Bien que les prévisions politiques des uns et des autres puissent être enrayées par un grain de sable, et que les veuleries politiques se retournent souvent contre leurs auteurs (l’histoire du Moyen-Orient en regorge), un scénario qui sera présenté comme “sortie de crise” s’ébauche sous nos yeux, tandis que les massacres sont diffusés en direct, et les trahisons justifiées de même.
Le seul point qui semble attiser quelques craintes parmi les Etats, est la possible résurgence de Daech et le terreau propice que la sortie américaine cultive. La fuite d’un certain nombre de membres djihadistes ou de leur famille, si elle faisait partie des risques, s’est réalisée sous les yeux du monde entier. Là encore, on sait que le régime syrien ne peut assumer cette question, et qu’elle servira de chantage désormais au grès des intérêts, et de démonstration que les Kurdes ne peuvent y remédier, faisant ainsi oublier les milliers de morts au combat contre cet islamisme assassin et conquérant de l’obscurantisme.

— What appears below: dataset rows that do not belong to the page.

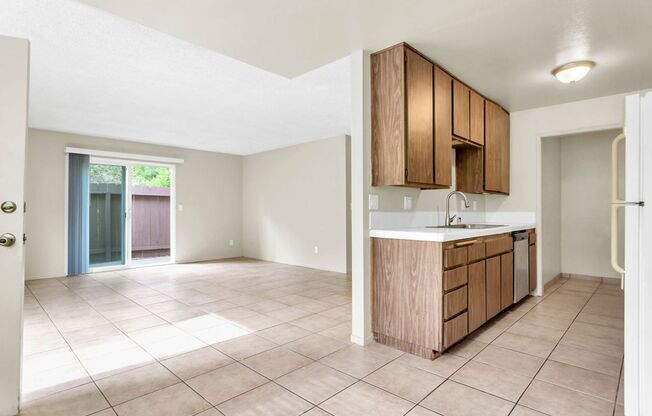 Great three bedroom/two bath single level corner townhome in UTC!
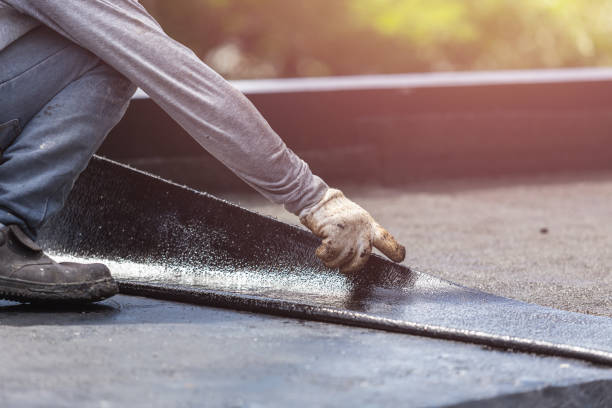 Professional Waterproofing technician working in Lake George, MI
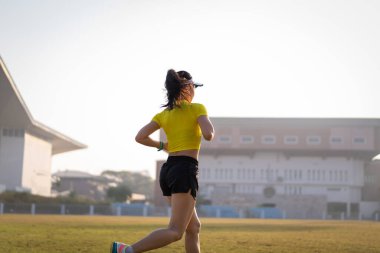 Genç bir Asyalı bayan atlet, formda ve sağlıklı yaşam tarzını korumak için güneşli bir sabahta şehir stadyumunda koşu pistinde koşuyor. Genç fitness kadını stadyum pistinde koşuyor. Spor ve eğlence.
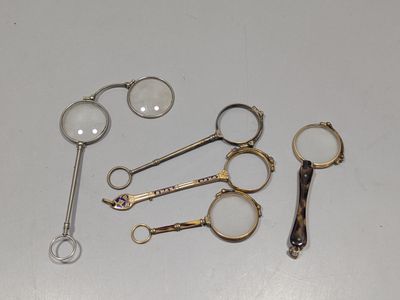 plusieurs paires de ciseaux et une loupe posés sur une table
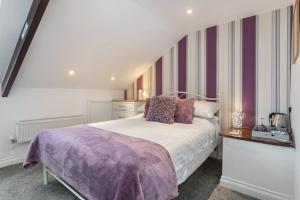 滕比蔻驰旅馆的一间卧室配有一张带紫色毯子的床
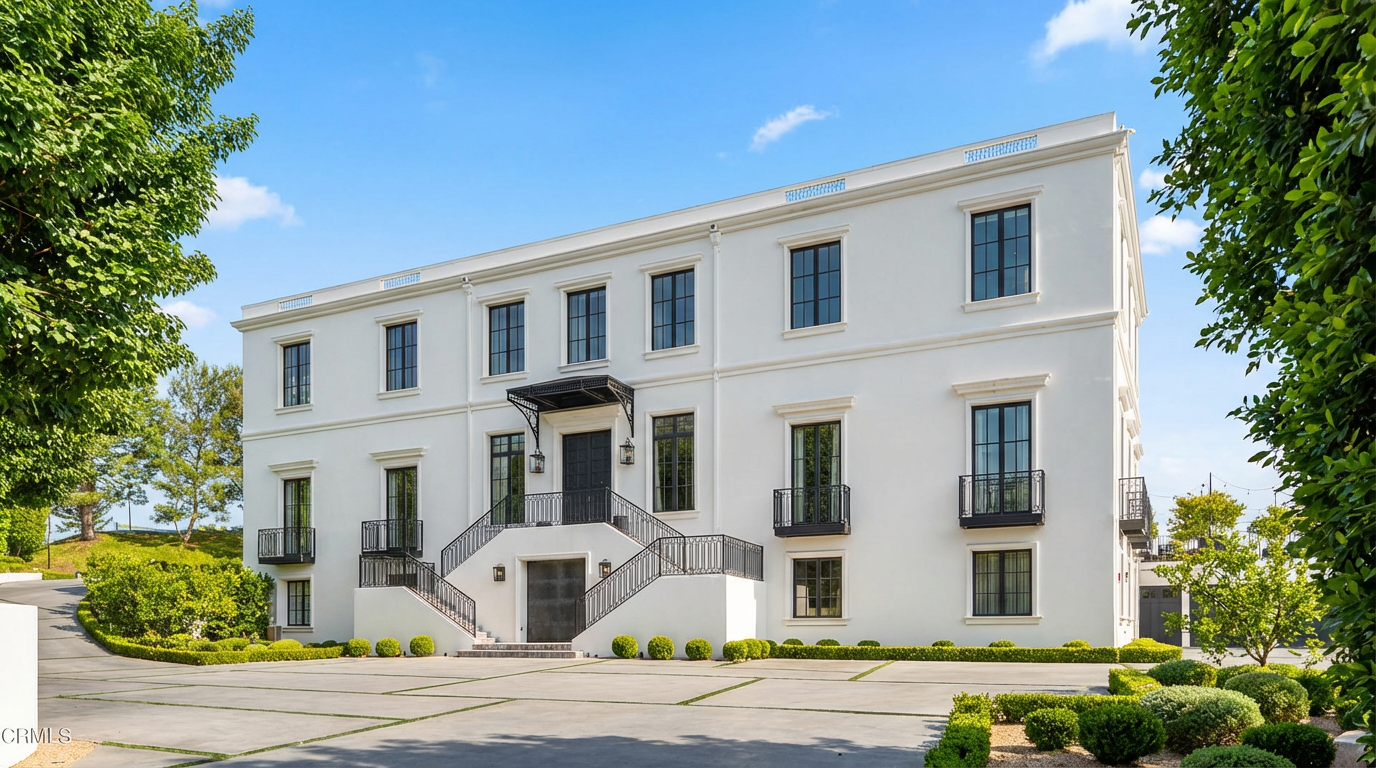 The image showcases the front exterior of a grand, modern white residence. Key features include a prominent entrance staircase, symmetrical window placement with dark frames, and minimal landscaping with neatly trimmed shrubs. The overall impression is one of sophisticated elegance and stately curb appeal, suitable for a high-end real estate listing.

Le nationalisme turc raciste, dont chaque phase de guerre supplémentaire galvanise en interne, a uni les compétiteurs électoraux d’hier, contre l’ennemi de l’intérieur et les ennemis de l’extérieur. La réthorique kémaliste à l’oeuvre, vit même cette fois des écoles religieuses, avec des fillettes voilées composer le drapeau turc dans des cours, et prier contre le soldat luttant pour la patrie. La boucle est bouclée, et un certain Reis conforté, par son opposition elle-même, turcité oblige.
Les arrestations n’ont pas manqué, et les rares opposantEs courageusEs sont traînées dans la boue, comme la militante des droits humains Eren Keskin, entre autres.
Il faudra attendre un peu pour s’y retrouver dans les voltes-faces des politiques américains et les démêlées en cours. Mais le populisme de Trump aura trouvé des adeptes pour le suivre à l’international, parmi les partis identitaires, contre le mouvement kurde. Les Ponce Pilate partisans des replis derrière les frontières s’expriment ainsi et eux aussi professent désormais la Paix de Bachar contre les Kurdes et l’islamiste Erdoğan. Le fascisme n’est jamais loin derrière le populisme national identitaire. Se mobiliser pour le soutien au Rojava est aussi une lutte des anti-fascistes, c’est une évidence.
Les jours qui viennent verront leur lot d’exactions commises par les forces turques et leurs alliés djihadistes, et des tueries comme celle d’hier contre des porteurs de paix, pour terroriser les populations. La résistance des FDS, et parmi eux des volontaires internationaux toujours présents, est suspendue aux nouvelles trahisons. La solidarité transnationale qui s’exprime ne suffira pas à combler l’immense désespoir qui se traduit par la colère, et désormais un ressentiment général, peu propice à débat politique sur l’avenir. L’attaque turque servait aussi à cela.
A suivre…
Dernière minute :
La France adopte aussi un “courage fuyons” et prend la décision d’éloigner ses forces spéciales dont les effectifs étaient déjà minces, pour “leur sécurité”…
Par ailleurs des journalistes “correspondants occidentaux” commencent à faire part de leur propre évacuation du Rojava et de la désorganisation interne face à la Turquie et à l’arrivée du “régime”. “Si ces informations se vérifient le Rojava tel que nous en parlions vivrait ses derniers moments politiques”, selon des correspondants qui ne relaient pas la propagande turque d’ordinaire. Ce qui n’enlève rien à la confusion et à la volonté de chacun de reconquérir des positions, sources d’affrontements à venir.